True, the ratchets are different. Does it make any difference in practice? Not as far as I can tell...


----------



## BigAL (Feb 19, 2013)

> I rode 2013 est cartels last season. A great all around binding IMO.They ahve Held up well with lots of days on them. )Be careful about sizing though. What size boots do you have


I wear size 14 thirtytwo lashed bradshaw.


----------



## Supra (Jan 11, 2012)

hktrdr said:


> For 13/14 models, I'd say go with the Cartels (because of the new baseplate



what's the new baseplate? are you referring to the hinge?


----------



## hktrdr (Apr 3, 2012)

Supra said:


> what's the new baseplate? are you referring to the hinge?


Sorry, slightly sloppy wording on my part. The Cartels with upgraded baseplates are the Limited Edition and Regional Love versions only for Re:flex (and all the ESTs because of the Hinge).


----------



## Supra (Jan 11, 2012)

but you said 13/14 - will there be a regional love series next season too?

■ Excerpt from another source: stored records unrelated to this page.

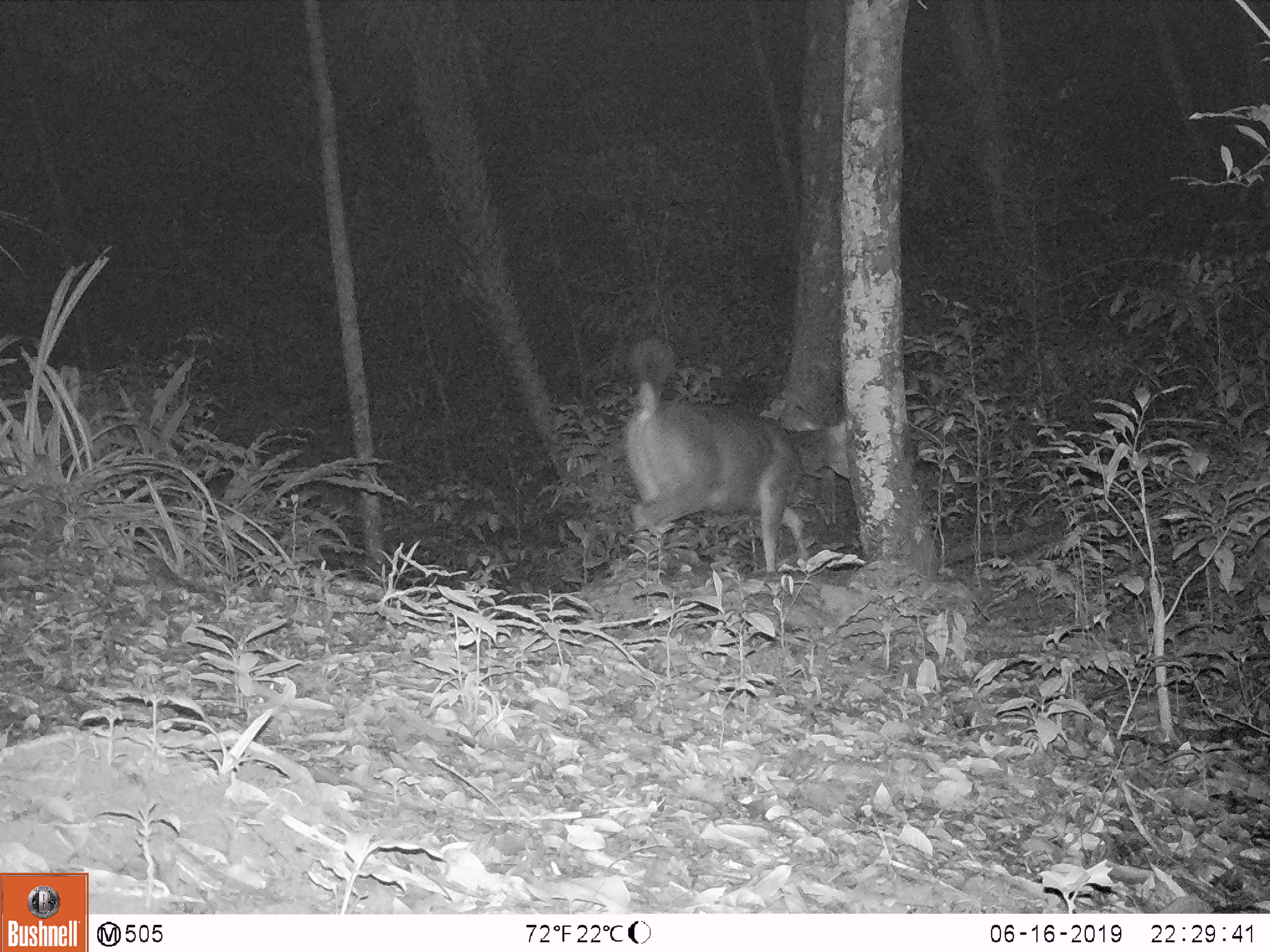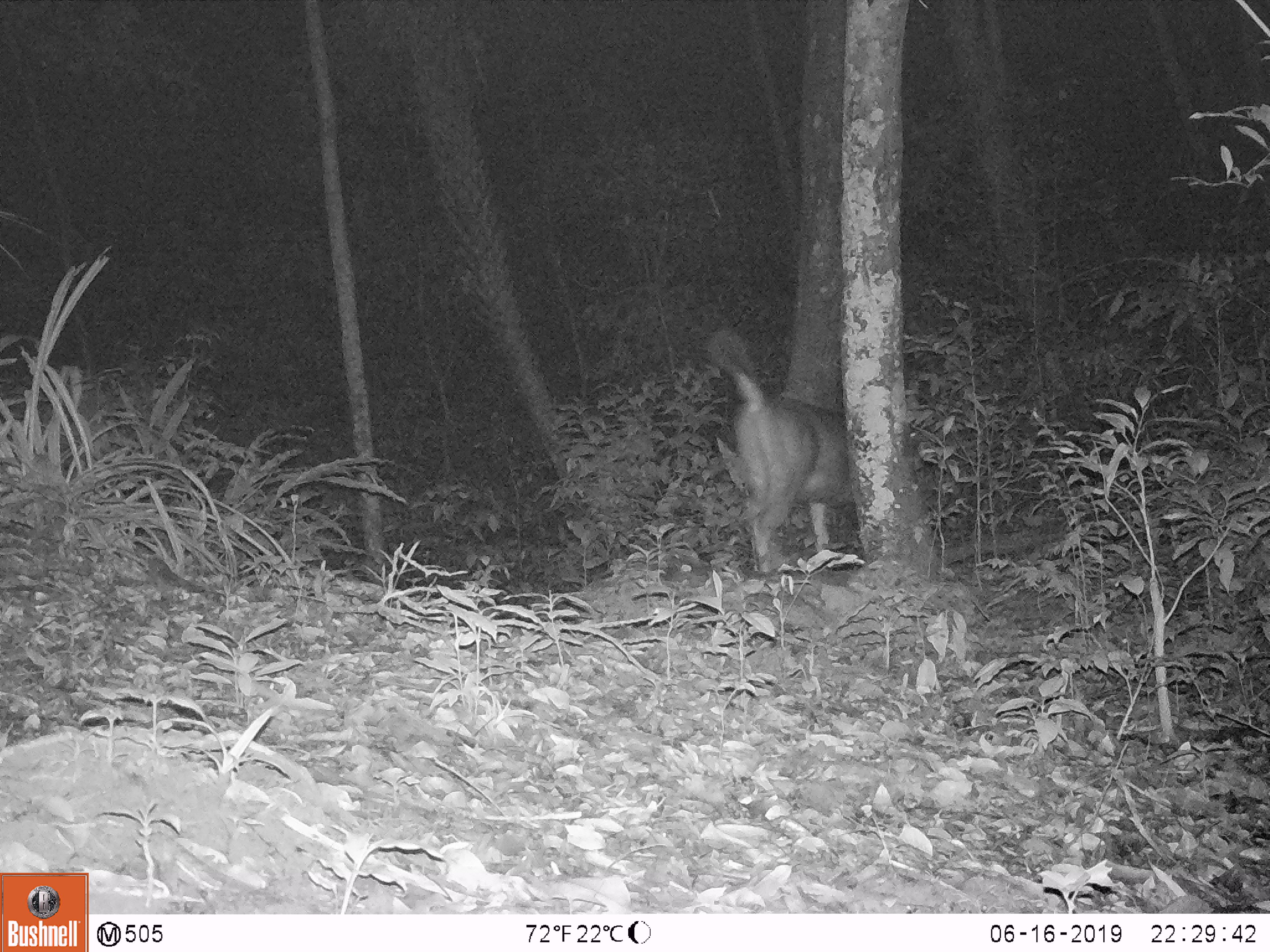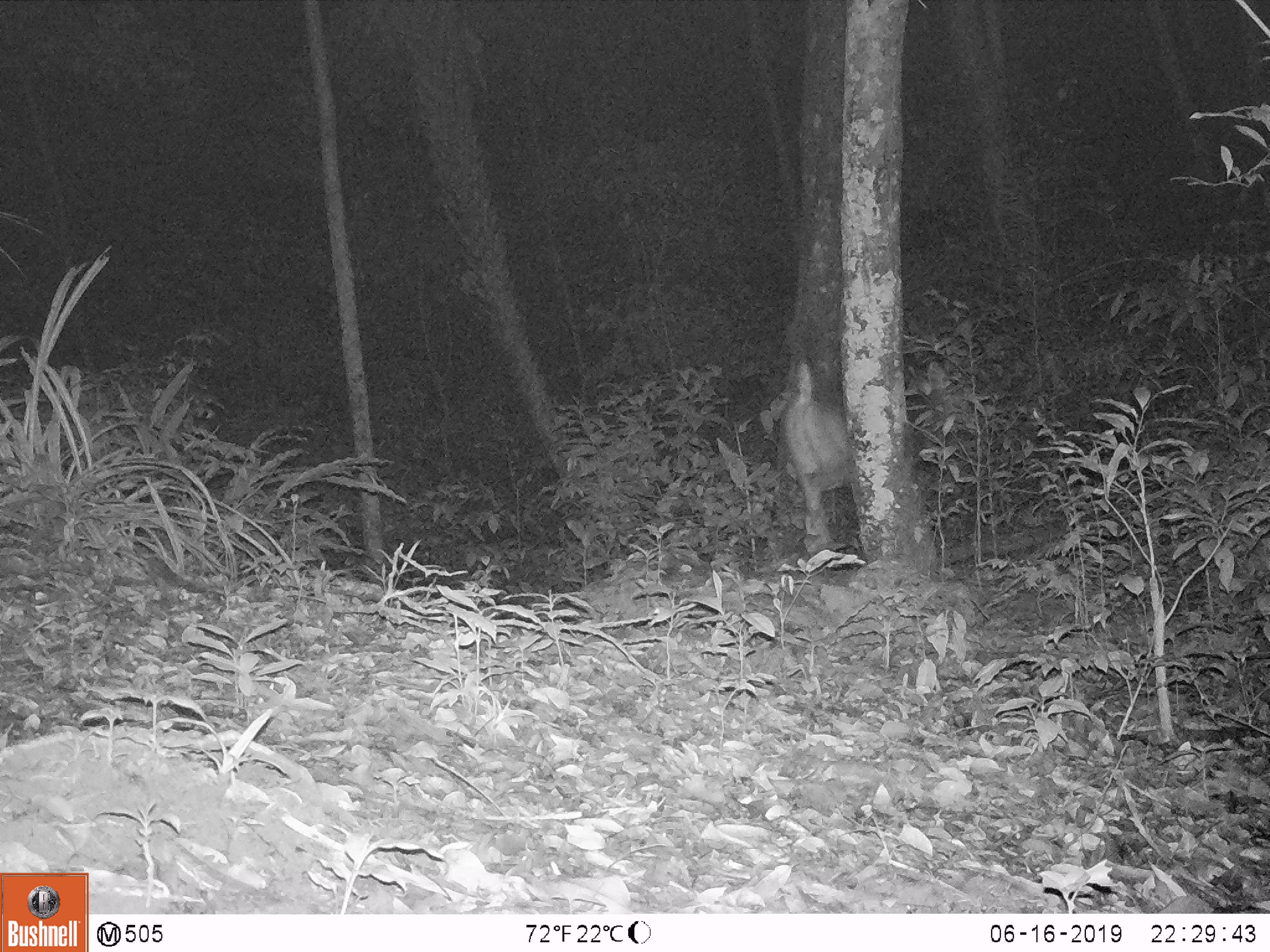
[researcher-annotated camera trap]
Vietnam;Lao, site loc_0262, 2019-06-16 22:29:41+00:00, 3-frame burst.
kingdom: Animalia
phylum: Chordata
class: Mammalia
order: Artiodactyla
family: Cervidae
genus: Rusa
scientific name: Rusa unicolor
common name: sambar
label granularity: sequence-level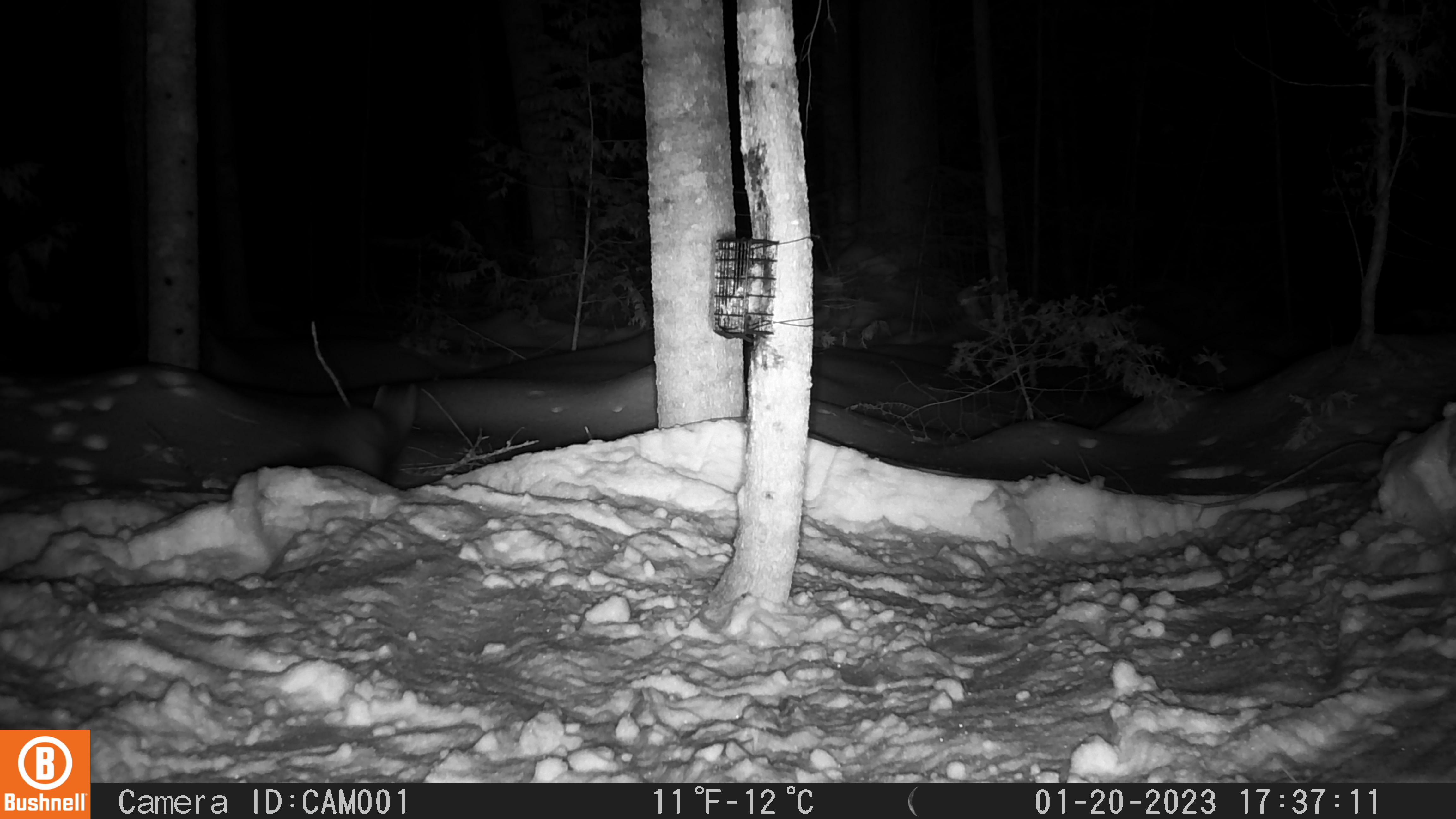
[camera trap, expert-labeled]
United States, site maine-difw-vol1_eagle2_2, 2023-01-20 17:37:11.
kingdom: Animalia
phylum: Chordata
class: Mammalia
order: Carnivora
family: Mustelidae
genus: Martes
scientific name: Martes americana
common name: american marten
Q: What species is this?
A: American marten (Martes americana).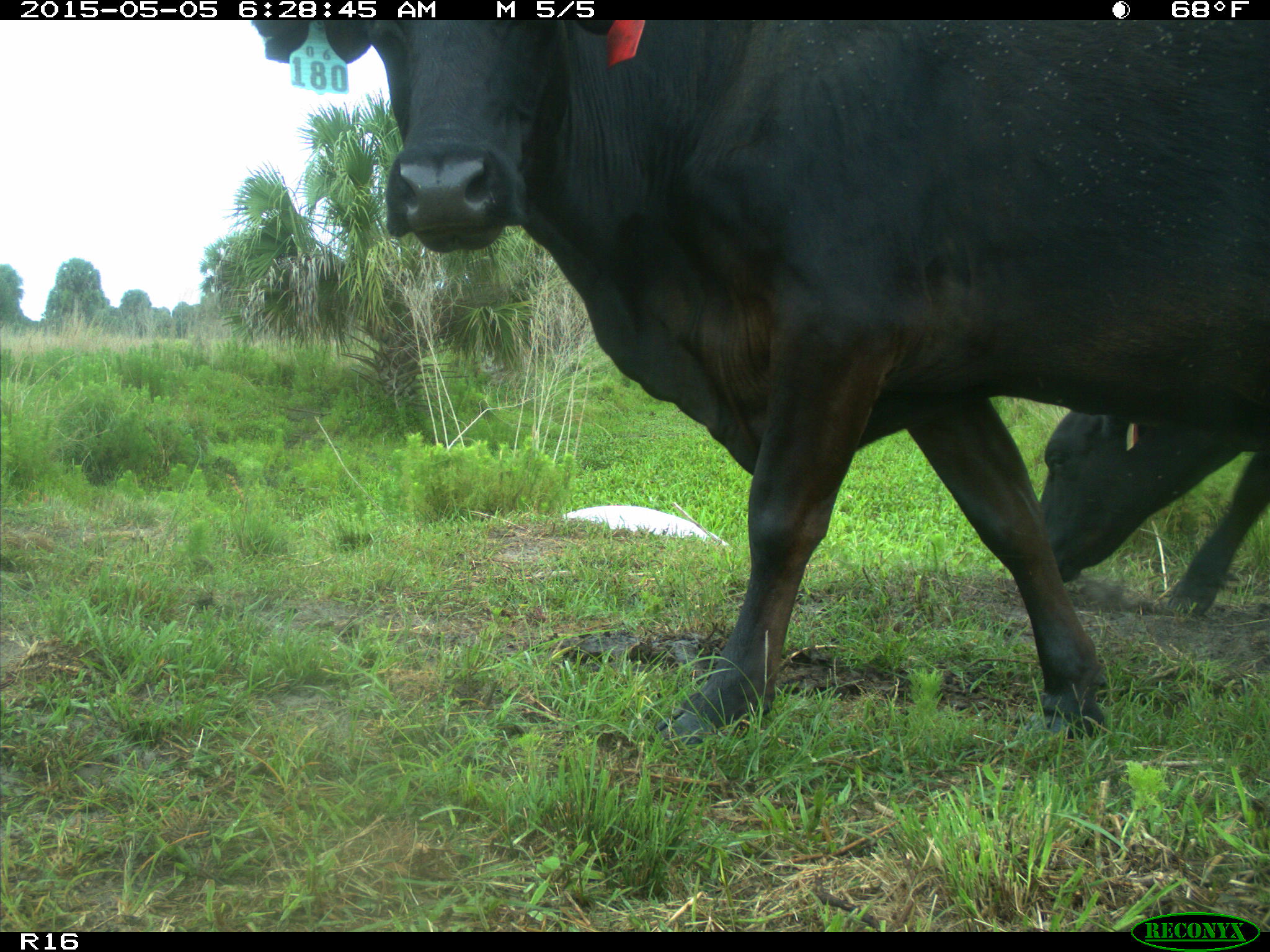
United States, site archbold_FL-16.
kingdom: Animalia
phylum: Chordata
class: Mammalia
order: Artiodactyla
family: Bovidae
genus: Bos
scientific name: Bos taurus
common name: domestic cow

to the OP, Stephan Maurer prefers missions, if that plays any part in your decision


----------



## hktrdr (Apr 3, 2012)

Supra said:


> but you said 13/14 - will there be a regional love series next season too?
> 
> 
> to the OP, Stephan Maurer prefers missions, if that plays any part in your decision


Sigh, fair enough - previous post edited for clarity.


----------



## Supra (Jan 11, 2012)

Wasn't trying to prove you wrong. Thought you might have had some inside knowledge


----------



## hktrdr (Apr 3, 2012)

Supra said:


> Wasn't trying to prove you wrong. Thought you might have had some inside knowledge


Fair enough, but also fair to say that might original post was not clear.

For the Regional Love, I have no real inside info - just that it was planned as one-off but was such a big success that there were at least some suggestions to do another round. I am not holding my breath - understand that there are some other concepts in the pipeline instead.


----------